**What this task involves**
Extend the article below on the investigation into Primary Health Care, picking up right after its last sentence.

Primary Health Care under investigation
Primary Health Care is being investigated for allegedly choosing profits over patient wellbeing.
Ask any doctor and they'll have an opinion: Primary Health Care (ASX: PRY) is either a medical miracle or dangerous sausage factory. Either way, the company is now being investigated for potentially putting profits ahead of patients.
Edmund Bateman, Australia's richest doctor and worth close to $500m, built Primary Health Care from a single Sydney practice to a $2.4bn network of medical centres because he was among the first to see the potential for 24-hour bulk-billing clinics to bring down the cost of healthcare.
Indeed, Primary's clinics have made a visit to the GP more affordable and more convenient, despite ballooning healthcare costs putting more pressure on government budgets than ever before.
But the low-margin business model relies on high utilisation of the medical centres so there is a clear incentive for Primary to quickly churn through patients, even if a longer consultation would provide more thorough care. Nonetheless, financially incentivising the company's 900 GPs to do so is illegal.
The Federal Government is now investigating whether Primary is doing just that, following an ABC report that said it had evidence the company offered bonuses to doctors if they billed more patients each day.

**Entries supplied**
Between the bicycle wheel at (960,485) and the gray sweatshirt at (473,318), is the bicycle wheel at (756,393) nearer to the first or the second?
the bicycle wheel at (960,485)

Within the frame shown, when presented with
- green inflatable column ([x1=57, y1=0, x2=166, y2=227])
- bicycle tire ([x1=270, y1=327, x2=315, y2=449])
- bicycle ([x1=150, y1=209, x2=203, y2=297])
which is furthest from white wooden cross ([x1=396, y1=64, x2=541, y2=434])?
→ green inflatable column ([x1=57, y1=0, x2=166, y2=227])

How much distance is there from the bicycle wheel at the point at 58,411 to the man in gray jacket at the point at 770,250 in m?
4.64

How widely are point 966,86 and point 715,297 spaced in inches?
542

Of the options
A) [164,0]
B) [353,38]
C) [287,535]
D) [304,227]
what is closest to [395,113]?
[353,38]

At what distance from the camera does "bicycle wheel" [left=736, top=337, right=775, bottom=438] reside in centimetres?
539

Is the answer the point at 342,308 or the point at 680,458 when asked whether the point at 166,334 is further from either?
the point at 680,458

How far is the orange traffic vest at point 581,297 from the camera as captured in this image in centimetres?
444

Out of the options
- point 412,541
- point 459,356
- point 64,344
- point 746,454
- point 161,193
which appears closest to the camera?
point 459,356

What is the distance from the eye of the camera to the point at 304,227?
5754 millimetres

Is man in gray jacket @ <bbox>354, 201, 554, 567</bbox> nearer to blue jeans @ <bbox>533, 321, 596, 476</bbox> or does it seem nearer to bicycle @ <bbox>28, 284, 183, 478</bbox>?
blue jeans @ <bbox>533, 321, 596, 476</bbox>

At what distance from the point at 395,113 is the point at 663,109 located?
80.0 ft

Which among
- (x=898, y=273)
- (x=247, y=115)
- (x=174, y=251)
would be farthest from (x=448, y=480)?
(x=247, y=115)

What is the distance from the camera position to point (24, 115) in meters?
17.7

==

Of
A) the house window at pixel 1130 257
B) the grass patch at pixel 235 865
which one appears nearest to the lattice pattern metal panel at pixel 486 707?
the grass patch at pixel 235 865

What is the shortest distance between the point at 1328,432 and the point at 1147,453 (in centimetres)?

**Answer section**
“Under the offer, GPs who work for Primary Health Care were offered $1,000 if they wrote 100 diabetes plans, $2,000 if they wrote 100 asthma plans, and $3,000 if they saw three extra patients a day, all completed inside six months."
If found guilty, the charges against Primary could damage Dr. Bateman's reputation after successfully running the company for nearly 30 years. Dr. Bateman announced he would step down from an executive role in January 2015, following a period of sick leave that began in September.
The investigation will also put pressure on Primary's medical centres division which had a disappointing 2014, with revenue rising just 3% to $310m for the year to 30 June due to already lacklustre attendance. And saddled with $1.1bn of net debt that results in interest payments consuming nearly a quarter of operating earnings - and which needs to be refinanced in 2017 - Primary doesn't look too healthy.